Reynolds v. Wade

241 F.2d 208 | 9th Cir. | 1957

CHAMBERS, Circuit Judge.

This is more about when is a judgment a judgment.1

In this case the district judge filed an opinion on March 26, 1956. The conclusion of his opinion was that the complaint did not state a cause of action. The ultimate sentence of the opinion was: “The motion for dismissal is granted and the case dismissed.” That is “judgment talk,” at least.

Then on April 18, 1956, a separate paper called “Judgment and Decree” was signed and filed by the trial judge. This latter instrument goes beyond the opinion of March 26 and decrees that the “defendant recover attorney fees in the amount of $250.00.” As to plaintiff’s complaint, this purported judgment says: “It is hereby ordered, adjudged and decreed that the complaint be and it is hereby dismissed for the reasons stated in the court’s opinion of March 26, 1956.”

Dismissal of a complaint, we have often held, does not constitute a final judgment. The court must take the next step and dismiss the action. We do not repeat the citations here.

At oral argument, the question arose as to whether the judgment language in the opinion of March 26 constituted a judgment. This court concluded that it should call for the civil docket entries made by the clerk of the district court. The docket entries have arrived.

The two pertinent entries nakedly say:
“Mar. 26 Opinion filed.
“April 23 Judgment filed and entered.”

We must now hold that there is no judgment whatsoever yet.

Rule 58, Fed.Rules Civ.Proc. 28 U.S.C.A. inter alia, says: “ * * * The notation of a judgment in the civil *678docket as provided by Rule 79(a) constitutes the entry of the judgment; and the judgment is not effective before such entry. * * * ”

' Rule 79(a) as to the civil docket recites that judgments shall be noted therein and specially says: “ * * * These notations shall be brief but shall show * * * the substance of each order or judgment of the court * * * ”

We do not reach here the question of how poor an entry •can be and still be a judgment. A docket entry that doesn’t even say who won, surely cannot qualify. The substance of a judgment just is not in this docket. United States v. Cooke, 9 Cir., 215 F.2d 528, is apposite, but the facts here are really more like the situation where the clerk has written nothing.

No doubt, in entering the substance of some long judgments, considerable skill is required to keep within the sidelines of “brief” and “substance.” “Substance” is mandatory in the docket.

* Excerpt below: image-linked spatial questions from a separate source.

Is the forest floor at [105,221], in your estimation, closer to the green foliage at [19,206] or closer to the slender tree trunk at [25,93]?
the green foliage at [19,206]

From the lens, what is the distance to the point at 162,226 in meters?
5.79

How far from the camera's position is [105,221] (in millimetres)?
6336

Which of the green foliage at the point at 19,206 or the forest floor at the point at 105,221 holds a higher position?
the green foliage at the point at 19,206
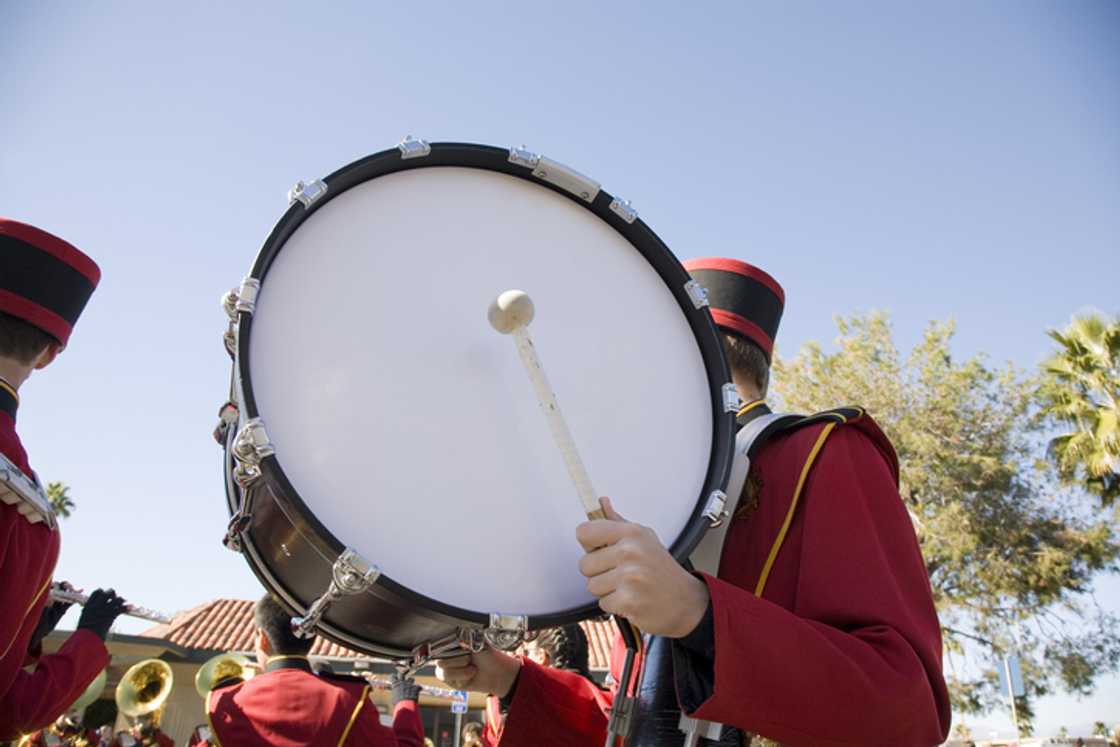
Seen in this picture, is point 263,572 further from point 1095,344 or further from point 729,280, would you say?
point 1095,344

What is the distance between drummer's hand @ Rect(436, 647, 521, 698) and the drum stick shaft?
0.74 m

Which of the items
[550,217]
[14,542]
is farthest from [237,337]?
[14,542]

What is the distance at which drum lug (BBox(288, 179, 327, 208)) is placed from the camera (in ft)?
4.92

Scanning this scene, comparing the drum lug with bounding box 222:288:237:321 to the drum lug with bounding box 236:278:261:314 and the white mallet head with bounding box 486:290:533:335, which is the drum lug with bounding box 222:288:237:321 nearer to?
the drum lug with bounding box 236:278:261:314

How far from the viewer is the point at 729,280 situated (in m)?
2.21

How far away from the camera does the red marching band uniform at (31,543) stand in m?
2.34

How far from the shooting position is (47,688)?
2.85 m

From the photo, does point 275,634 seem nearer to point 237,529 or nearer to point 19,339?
point 19,339

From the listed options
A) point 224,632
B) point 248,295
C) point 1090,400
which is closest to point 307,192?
point 248,295

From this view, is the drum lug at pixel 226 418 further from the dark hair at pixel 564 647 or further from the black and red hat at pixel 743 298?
the dark hair at pixel 564 647

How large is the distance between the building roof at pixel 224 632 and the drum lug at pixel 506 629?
16.4m

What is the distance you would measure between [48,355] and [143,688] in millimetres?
7480

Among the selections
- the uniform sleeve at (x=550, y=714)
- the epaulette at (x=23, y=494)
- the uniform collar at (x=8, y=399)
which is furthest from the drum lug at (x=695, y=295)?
the uniform collar at (x=8, y=399)

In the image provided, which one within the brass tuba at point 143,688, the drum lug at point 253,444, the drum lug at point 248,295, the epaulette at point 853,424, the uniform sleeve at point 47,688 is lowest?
the uniform sleeve at point 47,688
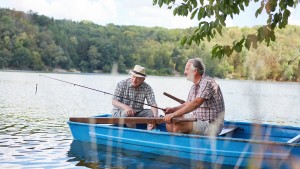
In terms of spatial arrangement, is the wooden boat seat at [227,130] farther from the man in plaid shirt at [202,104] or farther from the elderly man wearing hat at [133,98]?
the elderly man wearing hat at [133,98]

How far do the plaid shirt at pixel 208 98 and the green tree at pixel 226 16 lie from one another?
2226 mm

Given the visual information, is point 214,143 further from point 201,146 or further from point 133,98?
point 133,98

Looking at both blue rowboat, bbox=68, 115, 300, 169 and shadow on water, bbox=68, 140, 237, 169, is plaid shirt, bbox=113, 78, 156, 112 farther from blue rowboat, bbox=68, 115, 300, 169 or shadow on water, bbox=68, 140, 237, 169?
shadow on water, bbox=68, 140, 237, 169

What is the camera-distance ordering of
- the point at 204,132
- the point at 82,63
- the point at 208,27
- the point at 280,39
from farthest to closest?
1. the point at 82,63
2. the point at 204,132
3. the point at 280,39
4. the point at 208,27

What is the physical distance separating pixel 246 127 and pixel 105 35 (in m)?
89.9

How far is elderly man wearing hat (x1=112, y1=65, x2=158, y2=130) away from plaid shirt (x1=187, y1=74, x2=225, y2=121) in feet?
5.12

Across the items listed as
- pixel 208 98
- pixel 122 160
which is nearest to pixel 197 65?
pixel 208 98

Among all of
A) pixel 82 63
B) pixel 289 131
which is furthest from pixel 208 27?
pixel 82 63

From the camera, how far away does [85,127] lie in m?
9.20

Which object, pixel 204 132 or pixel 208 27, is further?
pixel 204 132

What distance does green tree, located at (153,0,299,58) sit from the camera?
3968mm

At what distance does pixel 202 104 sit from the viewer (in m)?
7.57

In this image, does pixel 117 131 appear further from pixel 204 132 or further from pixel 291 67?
pixel 291 67

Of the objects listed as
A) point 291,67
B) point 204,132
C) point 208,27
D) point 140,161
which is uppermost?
point 208,27
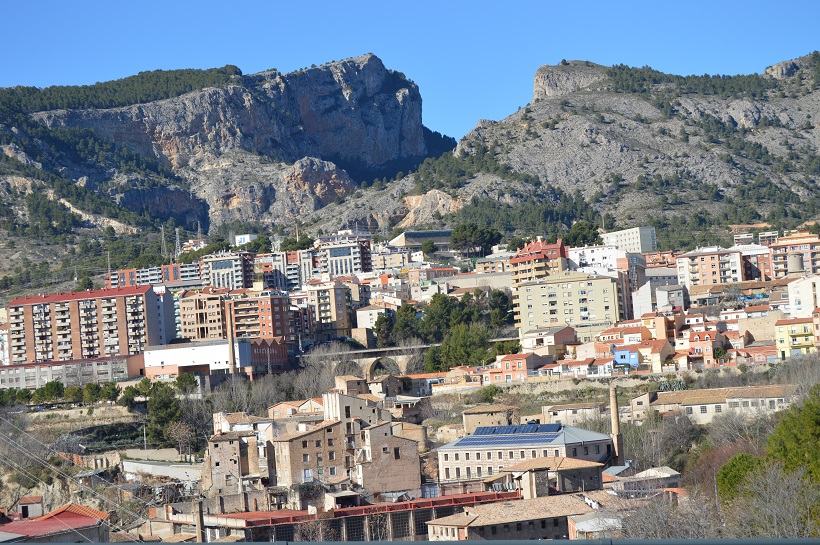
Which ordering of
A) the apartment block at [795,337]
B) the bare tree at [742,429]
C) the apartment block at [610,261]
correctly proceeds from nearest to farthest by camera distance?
the bare tree at [742,429], the apartment block at [795,337], the apartment block at [610,261]

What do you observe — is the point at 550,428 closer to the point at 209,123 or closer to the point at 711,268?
the point at 711,268

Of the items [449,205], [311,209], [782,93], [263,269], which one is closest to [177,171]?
[311,209]

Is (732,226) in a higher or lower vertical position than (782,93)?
lower

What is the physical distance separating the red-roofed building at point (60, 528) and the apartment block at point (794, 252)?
2957 inches

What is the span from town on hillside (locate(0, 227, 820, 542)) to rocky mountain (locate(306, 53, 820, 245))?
16.8 m

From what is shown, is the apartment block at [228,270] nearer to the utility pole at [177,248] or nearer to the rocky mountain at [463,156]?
the utility pole at [177,248]

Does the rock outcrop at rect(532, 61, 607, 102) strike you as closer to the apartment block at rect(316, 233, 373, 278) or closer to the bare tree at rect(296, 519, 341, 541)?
the apartment block at rect(316, 233, 373, 278)

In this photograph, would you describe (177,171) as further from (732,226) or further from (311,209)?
(732,226)

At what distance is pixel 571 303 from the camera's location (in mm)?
89312

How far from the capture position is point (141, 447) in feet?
227

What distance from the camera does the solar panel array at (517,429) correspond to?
54188mm

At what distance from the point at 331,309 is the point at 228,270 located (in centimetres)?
2244

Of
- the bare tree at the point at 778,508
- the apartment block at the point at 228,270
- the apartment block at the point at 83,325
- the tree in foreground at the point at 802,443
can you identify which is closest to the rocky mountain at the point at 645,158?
the apartment block at the point at 228,270

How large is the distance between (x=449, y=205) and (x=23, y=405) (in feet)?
242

Brevity may be directory. The latter we do not decide. But in this case there was only a simple disposition to be made. This never reached the docket.

Before closing, returning to the opinion of March 26, it is suggested that trial courts should observe caution to avoid in opinions language which speaks in the present tense and contains words of judgment if the words are not intended to be presently operative or subject to the construction of a direction to enter.

Further, we think we should note that the civil docket here shows no compliance with Rule 77(d). If the clerk gave notice to anyone of the entry of the purported judgment, the docket does not show it. However, we have no question for decision involving that point.

Inasmuch as no judgment was entered in the trial court, the only jurisdiction this court has is to dismiss the appeal.

This, we do.

See Cedar Creek Oil & Gas Co. v. Fidelity Gas Co., 9 Cir., 238 F.2d 298.